HOUSE DEBATE

MPs begin talks on interest caps law review

In Summary

• The case followed a suit by two petitioners to have the rate caps lifted for stifling borrowing by SMEs.

• The National Assembly in 2016 amended the law to fix the amount of interest that banks could charge on loans and issue on customer deposits.

MPs during a past parliamentary session.
MPs during a past parliamentary session.
Image: FILE

Parliamentarians have begun talks on how to navigate through the interest rate caps riddle following a court ruling which gave the August House a year to end the row.

The case followed a suit by two petitioners to have the rate caps lifted for stifling borrowing by SMEs.

Since its introduction in 2016, the rate cap has seen bank lending reduce by over 1.2 million loan accounts and SME finance drop by more than Sh13 billion.

 

Leader of Majority in the National Assembly Aden Duale has invited experts to bring their views to be factored in any possible amendments to the Banking Act.

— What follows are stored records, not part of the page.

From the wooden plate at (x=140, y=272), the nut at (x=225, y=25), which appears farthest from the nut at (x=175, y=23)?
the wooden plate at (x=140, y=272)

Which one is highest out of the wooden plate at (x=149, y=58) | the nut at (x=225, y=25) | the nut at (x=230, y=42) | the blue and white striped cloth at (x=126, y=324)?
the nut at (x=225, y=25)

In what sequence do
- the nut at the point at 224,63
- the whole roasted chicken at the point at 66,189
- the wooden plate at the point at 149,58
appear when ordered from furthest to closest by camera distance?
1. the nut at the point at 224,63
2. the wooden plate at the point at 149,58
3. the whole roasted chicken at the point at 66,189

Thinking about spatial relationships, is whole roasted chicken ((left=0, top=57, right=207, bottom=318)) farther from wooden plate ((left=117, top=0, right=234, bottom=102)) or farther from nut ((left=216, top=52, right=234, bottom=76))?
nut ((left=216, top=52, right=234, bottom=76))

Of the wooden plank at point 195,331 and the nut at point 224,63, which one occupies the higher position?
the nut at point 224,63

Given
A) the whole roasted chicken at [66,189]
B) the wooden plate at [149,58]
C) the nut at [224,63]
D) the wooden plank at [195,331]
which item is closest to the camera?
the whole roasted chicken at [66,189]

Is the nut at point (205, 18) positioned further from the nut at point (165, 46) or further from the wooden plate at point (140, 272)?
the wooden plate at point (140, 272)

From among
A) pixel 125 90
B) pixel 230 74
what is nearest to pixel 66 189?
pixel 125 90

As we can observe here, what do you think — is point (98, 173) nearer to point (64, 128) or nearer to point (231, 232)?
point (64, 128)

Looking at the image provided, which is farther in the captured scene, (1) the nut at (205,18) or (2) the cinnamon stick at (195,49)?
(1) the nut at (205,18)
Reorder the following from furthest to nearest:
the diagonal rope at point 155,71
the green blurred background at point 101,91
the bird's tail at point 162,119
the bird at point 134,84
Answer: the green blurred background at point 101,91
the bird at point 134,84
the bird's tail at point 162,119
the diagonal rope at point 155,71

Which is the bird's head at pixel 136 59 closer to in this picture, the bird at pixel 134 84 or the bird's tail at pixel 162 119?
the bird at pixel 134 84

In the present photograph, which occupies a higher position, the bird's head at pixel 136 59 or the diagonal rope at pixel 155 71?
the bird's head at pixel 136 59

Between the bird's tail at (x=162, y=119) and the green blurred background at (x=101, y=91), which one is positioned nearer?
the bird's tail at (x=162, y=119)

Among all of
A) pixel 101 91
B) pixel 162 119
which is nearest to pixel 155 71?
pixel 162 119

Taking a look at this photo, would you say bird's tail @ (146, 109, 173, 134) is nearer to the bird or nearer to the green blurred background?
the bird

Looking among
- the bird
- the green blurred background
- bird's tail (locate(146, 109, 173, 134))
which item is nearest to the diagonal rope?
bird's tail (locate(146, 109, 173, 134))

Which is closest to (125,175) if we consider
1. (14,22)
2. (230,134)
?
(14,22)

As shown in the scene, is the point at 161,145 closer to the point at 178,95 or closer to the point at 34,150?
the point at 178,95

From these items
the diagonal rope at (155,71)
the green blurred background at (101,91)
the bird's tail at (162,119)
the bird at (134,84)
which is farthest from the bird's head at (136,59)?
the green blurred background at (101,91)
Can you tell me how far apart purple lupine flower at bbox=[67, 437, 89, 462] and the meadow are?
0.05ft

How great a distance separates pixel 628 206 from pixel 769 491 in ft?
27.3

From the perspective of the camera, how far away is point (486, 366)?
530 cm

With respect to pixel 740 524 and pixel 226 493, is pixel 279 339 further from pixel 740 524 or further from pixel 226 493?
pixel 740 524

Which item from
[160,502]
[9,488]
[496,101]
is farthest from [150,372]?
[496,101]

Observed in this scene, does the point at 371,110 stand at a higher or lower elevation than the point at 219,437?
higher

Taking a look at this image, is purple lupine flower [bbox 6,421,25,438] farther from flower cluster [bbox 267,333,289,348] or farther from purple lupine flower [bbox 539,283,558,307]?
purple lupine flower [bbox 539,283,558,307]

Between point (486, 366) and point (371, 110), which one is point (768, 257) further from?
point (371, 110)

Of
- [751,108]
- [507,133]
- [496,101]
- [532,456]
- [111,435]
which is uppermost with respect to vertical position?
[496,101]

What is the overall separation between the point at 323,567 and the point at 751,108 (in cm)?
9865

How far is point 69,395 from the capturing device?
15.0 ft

The National Assembly in 2016 amended the law to fix the amount of interest that banks could charge on loans and issue on customer deposits.

However on March 14 this year, the High Court’s Commercial and Admiralty Division declared the law unconstitutional but gave a 12-month grace period before the ruling is enforced.

This was to give Parliament time to amend the disputed sections of the Act, work that Duale said would be among key businesses of the House.

“As one of the people who agreed to cap interest rates, I think it was important to listen to experts. Let us bring our proposals for review,” he said during a recent meeting of House leaders.

For his part, Minority leader John Mbadi asked the National Treasury to analyse the effect of the caps to ascertain to what extent the country has gained or lost business.

As much as we may not want to break the cap, we need to open it but at reasonable rates, say not exceeding 18 – 19 per cent.
Budget Committee chairman Kimani Ichung'wa

The heightened calls for review of the rates followed an alarm by Kenya Institute for Public Policy Research and Analysis (Kippra) that a number of SMEs have either closed shop or are listed at the Credit Reference Bureau (CBD) as a result of the caps.

 

Benson Kiriga of the institute said the caps should either be removed or adjusted to accommodate the enterprises.

“We need to come up with credit guarantee schemes for the small enterprises so that they can be lent at sustainable rates,” he said.

In its review of the impact of the rate caps two years on, Kippra said economic growth as measured by real GDP decreased from 5.8% in 2016 to 4.9% in 2017.

“This is linked partially to the effects of poor weather conditions, prolonged electioneering period and a decline in growth in credit to the private sector,” the agency said.

Limited access to credit by the private sector is likely to reduce private sector investments, which can have adverse effects on growth, Kippra further warned.

The National Treasury, however, is of the opinion that the rate cap – heavily borrowed from South Africa, has not had an adverse effect on the economy.

“Banks still made historic profits despite the caps being in force,” Daniel Oloo, director of debt policy, said.

Kikuyu MP Kimani Ichung’wa argued that in the wake of banks making profits despite the caps, there is need to take a study of the situation ‘to find out who is punishing SMEs’.

Already, the government is in the process of creating a Micro-Small Enterprises Authority to provide credit to SMEs.

Trade Cabinet Secretary Peter Munya told MPs on Tuesday that the authority will see a fund created for small scale traders to access affordable credit.

“We are working on the regulations which will enable the government operationalise the agency which will have presence countrywide,” Munya said.

Kenya National Bureau of Statistics in the 2019 Economic Update revealed that private sector credit growth declined by half last year to 2.4 per cent compared to 4.4 per cent in 2017.

The World Bank is among financial institutions that have discouraged Kenya from enforcing the rate caps law saying it is constraining economic growth.